§ REQUIREMENT
So long as no pictures are carried over, output the records below exactly.

Short text fragments from websites
* * *
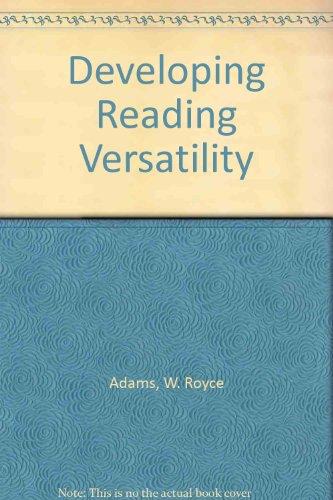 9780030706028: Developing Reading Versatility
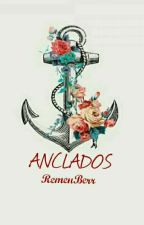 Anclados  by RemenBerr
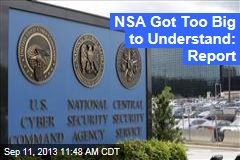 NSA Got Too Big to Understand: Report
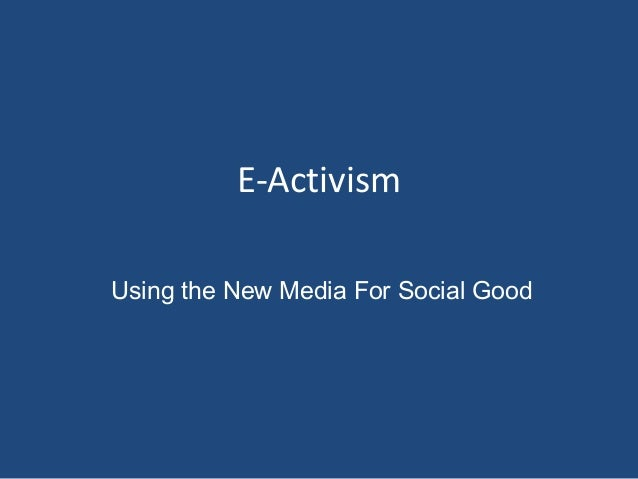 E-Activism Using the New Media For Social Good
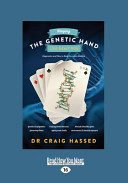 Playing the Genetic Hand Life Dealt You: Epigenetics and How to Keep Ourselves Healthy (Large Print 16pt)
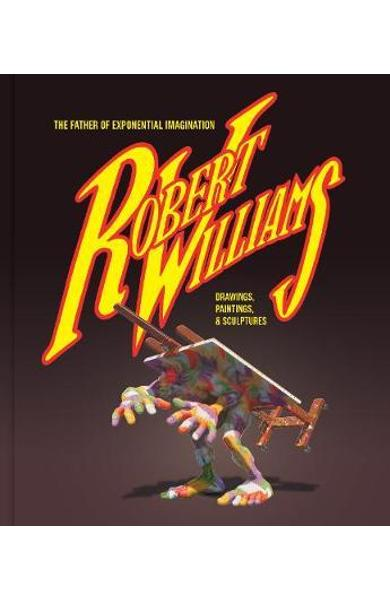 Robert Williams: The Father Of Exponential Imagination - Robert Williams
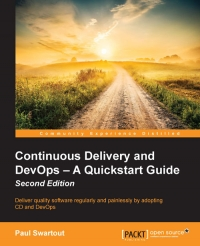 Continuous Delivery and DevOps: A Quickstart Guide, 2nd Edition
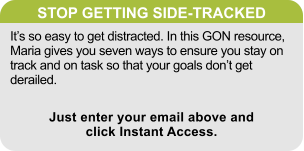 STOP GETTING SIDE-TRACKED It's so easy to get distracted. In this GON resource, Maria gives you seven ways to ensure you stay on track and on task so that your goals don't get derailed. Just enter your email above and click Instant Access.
* * *
§ RESULT OF THE EXERCISE
 9780030706028: Developing Reading Versatility
 Anclados  by RemenBerr
 NSA Got Too Big to Understand: Report
 E-Activism Using the New Media For Social Good
 Playing the Genetic Hand Life Dealt You: Epigenetics and How to Keep Ourselves Healthy (Large Print 16pt)
 Robert Williams: The Father Of Exponential Imagination - Robert Williams
 Continuous Delivery and DevOps: A Quickstart Guide, 2nd Edition
 STOP GETTING SIDE-TRACKED It's so easy to get distracted. In this GON resource, Maria gives you seven ways to ensure you stay on track and on task so that your goals don't get derailed. Just enter your email above and click Instant Access.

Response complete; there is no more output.